Bug Report: HTTP 503 on Windows Revisited - v3 edition - with workaround!

I’ve seen a few posts on this one, and ran into it this morning and lost a bunch of time on it… so you don’t have to relive my pain:

Browsing to http://127.0.0.1:2113 fails with a 503.

It appears that eventstore now checks to see if there is an appropriate acl on the port and creates one if not (you’ll notice a tell-tale UAC dialog pop up asking if you want to run Network Command Shell).

The problem I ran into is that eventstore doesn’t consider http://+:2113/ (the url I used) a match for http://127.0.0.1:2113/ (the url it creates a rule for - even if the wildcard rule is there).

You are most likely to run into this if you followed the getting started advice and created the wildcard rule.

Until the start-up check is fixed, the solution is to delete the original rule - netsh http delete urlacl url=http://+:2113/ - It’s also worth checking for duplicates with net http show urlacl - if there are any the whole thing fails silently, and worse, from the logs it all looks ok.

I recommend eventstore attempts to open the port without checking the rules, and only if this fails with the expected exception should it offer to create the rule.

Note that ANY duplicate rules seem to cause a failure, even ones on other ports.

Hi James,

That’s exactly what we do: https://github.com/EventStore/EventStore/blob/dev/src/EventStore.Transport.Http/Server/HttpAsyncServer.cs#L49 - we only try to add a rule if binding fails. It may be that there could be other reasons for failure however.

Cheers,

James

Odd - well I can recreate consistently by created the wildcard rule before running eventstore… it doesn’t see it and it creates the rule. Note you can delete the wildcard rule even while eventstore is running and it fixes things immediately.

I wonder if the binding actually doesn’t fail with an exception in the event of the duplicate rule - but just doesn’t work!

• **BRIEF 1**
Quote the bug report between "Browsing to http://127.0.0.1:2113" and "Network Command Shell).", inclusive.
• **BRIEF 2**
Answer these questions from the bug report:
(a) What address fails with a 503 when browsed to?
(b) What command does the report give for deleting the original rule?
(c) According to the reply, under what condition does the software try to add a rule?
• **BRIEF 3**
Render this sentence from the bug report in Spanish: "Note that ANY duplicate rules seem to cause a failure, even ones on other ports."

• **AVAILABLE DATA**
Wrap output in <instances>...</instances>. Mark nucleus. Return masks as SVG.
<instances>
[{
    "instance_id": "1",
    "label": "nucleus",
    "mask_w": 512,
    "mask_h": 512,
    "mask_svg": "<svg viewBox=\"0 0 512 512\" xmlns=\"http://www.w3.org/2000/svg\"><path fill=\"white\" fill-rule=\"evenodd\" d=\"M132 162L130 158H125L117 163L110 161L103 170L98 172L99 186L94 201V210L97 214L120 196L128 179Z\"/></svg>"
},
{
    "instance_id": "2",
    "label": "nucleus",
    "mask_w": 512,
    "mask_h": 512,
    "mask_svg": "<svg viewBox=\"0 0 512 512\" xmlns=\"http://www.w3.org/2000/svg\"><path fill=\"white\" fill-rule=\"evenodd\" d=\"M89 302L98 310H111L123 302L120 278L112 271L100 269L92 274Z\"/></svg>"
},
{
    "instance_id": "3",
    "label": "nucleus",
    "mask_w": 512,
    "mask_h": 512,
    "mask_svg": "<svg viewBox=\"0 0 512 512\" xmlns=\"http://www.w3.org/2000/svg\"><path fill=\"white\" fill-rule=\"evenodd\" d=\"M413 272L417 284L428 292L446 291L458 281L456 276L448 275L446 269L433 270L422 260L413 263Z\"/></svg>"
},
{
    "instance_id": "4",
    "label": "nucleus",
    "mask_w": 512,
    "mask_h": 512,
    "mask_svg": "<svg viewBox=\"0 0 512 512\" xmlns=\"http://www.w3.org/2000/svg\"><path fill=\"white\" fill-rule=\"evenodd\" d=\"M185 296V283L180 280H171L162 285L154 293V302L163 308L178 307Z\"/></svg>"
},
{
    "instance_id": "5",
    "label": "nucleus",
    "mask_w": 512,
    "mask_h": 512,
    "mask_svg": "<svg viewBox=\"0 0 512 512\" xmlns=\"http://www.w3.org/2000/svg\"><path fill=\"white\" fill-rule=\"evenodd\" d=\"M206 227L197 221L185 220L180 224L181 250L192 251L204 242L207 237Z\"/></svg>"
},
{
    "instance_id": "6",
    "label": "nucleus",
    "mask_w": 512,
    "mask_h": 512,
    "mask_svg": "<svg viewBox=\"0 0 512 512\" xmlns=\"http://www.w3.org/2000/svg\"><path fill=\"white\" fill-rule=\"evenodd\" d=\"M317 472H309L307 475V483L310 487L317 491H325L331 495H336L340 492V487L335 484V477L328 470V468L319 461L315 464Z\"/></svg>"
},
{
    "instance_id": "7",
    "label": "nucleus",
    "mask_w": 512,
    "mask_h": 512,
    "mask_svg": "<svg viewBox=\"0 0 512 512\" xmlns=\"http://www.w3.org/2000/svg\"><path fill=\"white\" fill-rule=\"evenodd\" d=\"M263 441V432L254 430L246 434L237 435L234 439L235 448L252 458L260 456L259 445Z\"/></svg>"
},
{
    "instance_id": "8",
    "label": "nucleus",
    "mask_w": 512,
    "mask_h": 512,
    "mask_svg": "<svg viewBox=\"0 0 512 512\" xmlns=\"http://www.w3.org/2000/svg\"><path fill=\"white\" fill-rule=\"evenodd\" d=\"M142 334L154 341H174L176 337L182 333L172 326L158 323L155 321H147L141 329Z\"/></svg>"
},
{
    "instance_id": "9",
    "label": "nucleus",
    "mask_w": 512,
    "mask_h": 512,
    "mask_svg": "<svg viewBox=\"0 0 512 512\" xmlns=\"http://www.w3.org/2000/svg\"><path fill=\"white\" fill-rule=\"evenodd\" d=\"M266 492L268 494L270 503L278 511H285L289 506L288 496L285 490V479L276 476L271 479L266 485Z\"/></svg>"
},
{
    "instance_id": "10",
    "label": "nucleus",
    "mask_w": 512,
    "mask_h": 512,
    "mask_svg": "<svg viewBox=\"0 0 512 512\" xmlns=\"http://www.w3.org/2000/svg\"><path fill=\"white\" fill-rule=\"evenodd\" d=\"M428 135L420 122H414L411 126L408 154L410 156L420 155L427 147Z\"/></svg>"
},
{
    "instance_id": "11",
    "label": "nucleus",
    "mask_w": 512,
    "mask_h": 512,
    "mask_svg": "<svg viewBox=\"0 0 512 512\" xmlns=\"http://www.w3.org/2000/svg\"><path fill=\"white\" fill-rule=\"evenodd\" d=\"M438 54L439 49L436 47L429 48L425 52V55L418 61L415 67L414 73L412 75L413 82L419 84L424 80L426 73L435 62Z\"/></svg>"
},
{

• **TASK ANSWER 1**
Browsing to http://127.0.0.1:2113 fails with a 503.

It appears that eventstore now checks to see if there is an appropriate acl on the port and creates one if not (you’ll notice a tell-tale UAC dialog pop up asking if you want to run Network Command Shell).

• **TASK ANSWER 2**
(a) http://127.0.0.1:2113
(b) netsh http delete urlacl url=http://+:2113/
(c) Only if binding fails.

• **TASK ANSWER 3**
Tenga en cuenta que CUALQUIER regla duplicada parece provocar un fallo, incluso las de otros puertos.